The tomatoes have to go in soon. Two rows usually seems right, but the spot where they are supposed to go really doesn’t accommodate two rows. The Paul Robeson tomatoes that I started in February are about to outgrow the cold frame. A bike trip to the farmer’s market yields the other varieties I like. Should I plant them out or hold them in the cold frame for another week or two? I build the row trellis and the sunshine convinces me to set in the ten plants that I have room for. Maybe next week inspiration will tell me where the rest can go.
Next is the squash patch. There are still some cauliflower and kale growing there. The kale provide snacks as I till the ground around them. They don’t have much time left, but I manage to build my squash pattern, squeezed to six feet between hills in all directions, such that they can stay a little longer. I get twelve squash hills in this corner of the garden. Not bad, but not enough.
Last year the only c. maxima I planted was my own Buttercup desert squash selections. That made seed saving easy, but it got boring eating the same kind of squash all winter. This year it’s back to variety again. Here is my list.
- SquashPractice Buttercup Desert Squash – 3 hills
- Marina de Chiogga – 2 hills
- Oregon Sweet Meat (Carol Deppe)
- Blue Kabocha (Seed Ambassadors)
- Lower Salmon River Squash (rare)
- Butternut – 2 hills
- Yellow Crookneck
- Spaghetti Squash
- Styrian Hulless Pumpkin (for edible pumpkin seed)

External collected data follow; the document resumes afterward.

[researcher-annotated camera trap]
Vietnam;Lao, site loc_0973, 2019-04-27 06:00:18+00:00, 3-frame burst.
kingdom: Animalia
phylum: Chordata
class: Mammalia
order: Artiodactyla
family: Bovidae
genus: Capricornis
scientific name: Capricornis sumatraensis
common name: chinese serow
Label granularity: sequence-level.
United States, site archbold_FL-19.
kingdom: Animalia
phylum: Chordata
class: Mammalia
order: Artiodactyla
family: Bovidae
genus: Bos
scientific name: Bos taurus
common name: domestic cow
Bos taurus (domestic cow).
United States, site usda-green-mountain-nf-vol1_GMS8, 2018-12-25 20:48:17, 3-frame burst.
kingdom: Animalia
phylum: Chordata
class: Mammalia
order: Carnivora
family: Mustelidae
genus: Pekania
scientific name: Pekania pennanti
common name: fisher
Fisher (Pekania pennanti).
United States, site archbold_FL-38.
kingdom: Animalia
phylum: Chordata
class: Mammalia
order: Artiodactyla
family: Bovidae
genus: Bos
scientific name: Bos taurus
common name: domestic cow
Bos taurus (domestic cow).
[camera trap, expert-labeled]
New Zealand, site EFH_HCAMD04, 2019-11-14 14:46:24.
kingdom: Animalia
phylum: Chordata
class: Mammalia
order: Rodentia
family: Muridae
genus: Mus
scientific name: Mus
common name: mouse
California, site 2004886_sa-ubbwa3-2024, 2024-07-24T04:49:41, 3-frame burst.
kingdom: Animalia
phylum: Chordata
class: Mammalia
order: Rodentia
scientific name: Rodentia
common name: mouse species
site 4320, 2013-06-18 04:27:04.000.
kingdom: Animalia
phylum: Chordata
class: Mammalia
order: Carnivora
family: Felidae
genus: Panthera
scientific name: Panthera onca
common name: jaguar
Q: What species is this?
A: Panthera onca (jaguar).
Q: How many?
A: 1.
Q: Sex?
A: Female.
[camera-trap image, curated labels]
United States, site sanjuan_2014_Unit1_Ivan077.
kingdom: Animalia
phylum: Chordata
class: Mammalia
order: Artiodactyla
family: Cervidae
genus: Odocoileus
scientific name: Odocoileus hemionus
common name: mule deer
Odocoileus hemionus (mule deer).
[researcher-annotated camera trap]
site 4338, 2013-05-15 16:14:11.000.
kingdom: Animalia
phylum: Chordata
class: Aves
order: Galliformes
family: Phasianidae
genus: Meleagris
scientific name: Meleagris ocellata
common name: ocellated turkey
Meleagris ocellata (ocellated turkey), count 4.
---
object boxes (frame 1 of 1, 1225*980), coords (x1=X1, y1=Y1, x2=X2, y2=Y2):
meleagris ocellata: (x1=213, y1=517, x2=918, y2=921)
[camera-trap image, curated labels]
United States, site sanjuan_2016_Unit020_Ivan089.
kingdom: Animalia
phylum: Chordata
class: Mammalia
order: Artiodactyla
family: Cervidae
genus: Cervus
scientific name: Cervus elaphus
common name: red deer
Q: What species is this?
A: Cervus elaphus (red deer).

One thing that is truly organic in my garden is the decision process of where to put stuff. Crop rotation, sun requirements, companion planting compatibility, soil work-ability, and timing with what is growing now make any fixed plan subject to change. But the multitude of small decision that make up spring work shape the year ahead. The work is good, the results are satisfying.
Thanks for your great post. It’s very helpful to hear about and follow along with your hive management strategies. The garden updates are fun too!